İç hukukumuzun parçası olan 111 sayılı ILO Sözleşmesi Anayasa’nın 10.maddesi anlamında yönetimin takdir marjını belirleyen kurallar arasında yer alır. 22.12.1966 tarihinde Resmi Gazete’de yayımlanarak yürürlüğe giren “İş ve Meslek Bakımından Ayrım Hakkında 111 Sayılı Sözleşme”nin 1/a maddesi; ırk, renk, cinsiyet, din, siyasal inanç, ulusal veya sosyal menşe bakımından yapılan ve iş veya meslek edinmede veya edinilen iş veya meslekte tabi olunacak muamelede eşitliği yok edici veya bozucu etkisi olan her türlü ayrılık gözetme, ayrı tutma veya üstün tutmayı, 1/b maddesi de; meslek veya iş edinmede veya edinilen iş veya meslekte tabi olunacak muamelede eşitliği yok edici veya bozucu etkisi olan bütün diğer ayrılık gözetme, ayrı tutma veya üstün tutmayı ayrım yapma olarak nitelendirmiştir. Sözleşmenin 2.maddesi ile 3/c maddesinde düzenlenen hükümler çerçevesinde de devlet organları bu sözleşmede ayrım kabul edilen hususlarda ayrımı ortadan kaldırmaya yönelik olan, iş ve meslekte tabi olunacak muamelelerde eşitliği hedef tutan politikalar gerçekleştirmeyi ve bu politika ile bağdaşmayan yasa hükümlerini kaldırmayı, idari talimat ve tahkikatı değiştirmeyi taahhüt etmiş bulunmaktadır.

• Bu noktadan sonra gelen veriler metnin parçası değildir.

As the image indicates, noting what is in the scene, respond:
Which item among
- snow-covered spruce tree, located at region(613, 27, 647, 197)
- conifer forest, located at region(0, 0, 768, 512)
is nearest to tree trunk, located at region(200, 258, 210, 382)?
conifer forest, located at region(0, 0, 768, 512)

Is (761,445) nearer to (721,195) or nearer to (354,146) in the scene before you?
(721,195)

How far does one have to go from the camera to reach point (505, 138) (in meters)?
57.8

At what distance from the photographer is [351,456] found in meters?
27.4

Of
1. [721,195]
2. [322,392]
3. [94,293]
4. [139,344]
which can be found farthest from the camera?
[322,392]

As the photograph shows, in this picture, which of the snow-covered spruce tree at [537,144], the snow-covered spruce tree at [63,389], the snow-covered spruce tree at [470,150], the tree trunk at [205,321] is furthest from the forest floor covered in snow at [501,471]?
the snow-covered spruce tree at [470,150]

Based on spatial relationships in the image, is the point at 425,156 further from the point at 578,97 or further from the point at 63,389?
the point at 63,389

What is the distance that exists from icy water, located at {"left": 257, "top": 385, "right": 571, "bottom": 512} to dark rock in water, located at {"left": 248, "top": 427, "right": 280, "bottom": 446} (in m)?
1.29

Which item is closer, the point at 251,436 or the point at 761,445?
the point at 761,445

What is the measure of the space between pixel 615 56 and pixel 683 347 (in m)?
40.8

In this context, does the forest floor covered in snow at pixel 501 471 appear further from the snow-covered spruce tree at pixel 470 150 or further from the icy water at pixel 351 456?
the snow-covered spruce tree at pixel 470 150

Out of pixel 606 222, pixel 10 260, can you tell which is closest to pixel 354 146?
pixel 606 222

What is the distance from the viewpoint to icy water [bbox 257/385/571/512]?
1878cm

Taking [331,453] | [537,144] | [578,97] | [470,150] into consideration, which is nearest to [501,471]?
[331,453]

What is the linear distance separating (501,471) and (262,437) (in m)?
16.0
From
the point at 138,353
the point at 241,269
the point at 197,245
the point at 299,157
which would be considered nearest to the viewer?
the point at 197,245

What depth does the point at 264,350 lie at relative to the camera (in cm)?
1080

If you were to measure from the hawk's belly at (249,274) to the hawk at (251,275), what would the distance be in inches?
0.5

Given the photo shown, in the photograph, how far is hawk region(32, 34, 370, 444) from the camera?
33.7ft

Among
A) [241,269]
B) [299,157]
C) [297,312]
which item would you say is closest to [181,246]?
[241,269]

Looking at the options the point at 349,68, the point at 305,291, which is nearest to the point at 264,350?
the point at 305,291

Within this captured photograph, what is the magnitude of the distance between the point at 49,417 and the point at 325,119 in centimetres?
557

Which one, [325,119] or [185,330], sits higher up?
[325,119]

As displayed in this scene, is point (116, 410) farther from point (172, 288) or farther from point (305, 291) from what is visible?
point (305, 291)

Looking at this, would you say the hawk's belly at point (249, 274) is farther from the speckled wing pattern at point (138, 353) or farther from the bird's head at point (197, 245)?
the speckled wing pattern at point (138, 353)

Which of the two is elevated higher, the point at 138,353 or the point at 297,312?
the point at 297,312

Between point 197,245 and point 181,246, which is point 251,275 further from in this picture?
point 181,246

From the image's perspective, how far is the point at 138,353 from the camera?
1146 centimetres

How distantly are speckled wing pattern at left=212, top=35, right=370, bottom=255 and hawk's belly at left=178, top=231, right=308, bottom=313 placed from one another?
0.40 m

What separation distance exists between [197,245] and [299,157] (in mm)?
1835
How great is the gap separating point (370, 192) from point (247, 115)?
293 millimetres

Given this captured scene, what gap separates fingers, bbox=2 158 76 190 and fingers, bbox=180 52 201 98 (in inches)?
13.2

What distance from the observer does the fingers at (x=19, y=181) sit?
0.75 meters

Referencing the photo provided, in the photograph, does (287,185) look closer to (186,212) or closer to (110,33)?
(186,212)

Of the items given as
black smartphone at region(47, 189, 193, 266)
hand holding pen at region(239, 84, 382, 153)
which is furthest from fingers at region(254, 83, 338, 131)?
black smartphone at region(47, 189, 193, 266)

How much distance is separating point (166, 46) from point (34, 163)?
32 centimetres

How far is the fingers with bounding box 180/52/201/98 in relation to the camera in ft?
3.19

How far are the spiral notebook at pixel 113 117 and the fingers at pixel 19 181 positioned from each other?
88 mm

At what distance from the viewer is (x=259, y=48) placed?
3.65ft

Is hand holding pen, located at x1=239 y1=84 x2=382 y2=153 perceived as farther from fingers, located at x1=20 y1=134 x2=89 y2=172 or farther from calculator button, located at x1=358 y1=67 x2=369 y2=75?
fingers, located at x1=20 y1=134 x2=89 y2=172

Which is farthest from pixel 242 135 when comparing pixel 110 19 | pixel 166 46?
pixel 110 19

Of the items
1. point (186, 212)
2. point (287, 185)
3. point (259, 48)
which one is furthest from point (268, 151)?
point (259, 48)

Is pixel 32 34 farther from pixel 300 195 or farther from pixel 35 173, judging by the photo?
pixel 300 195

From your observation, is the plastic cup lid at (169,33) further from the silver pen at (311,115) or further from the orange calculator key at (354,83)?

Öğretmenler arasında ayrımcılık yaratacak anılan yasa hükümleri görüldüğü üzere 111 sayılı ILO Sözleşmesi ile de açıkça bağdaşmaz niteliktedir.
Sonuç olarak yukarda bahsettiğimiz gerekçeler yasal mevzuatlar ışıgında Milli Eğtim Bakanlığını kılavuzunda özür grubu atamalarında başvuru yapacak öğretmenlerin başvuru tarihini,Başvuru tarihin son günü değil de Sömestir tatilinin son günü itibari ile adaylıklarının kaldırılmış/kaldırlacak olan ifadesine yani geçen yılki kılavuzun tarihlerini değiştirerek yayımlanması durumda hiçbir mağduriyet yaşanmayacaktır. Bakanlık aleyhine açılacak bu konudaki davaların önüne de geçilmiş olacaktır.
Öğretmenlerimiz yarınlarına umutla bakabileceği Bir Bakanlık uygulaması istemektedirler.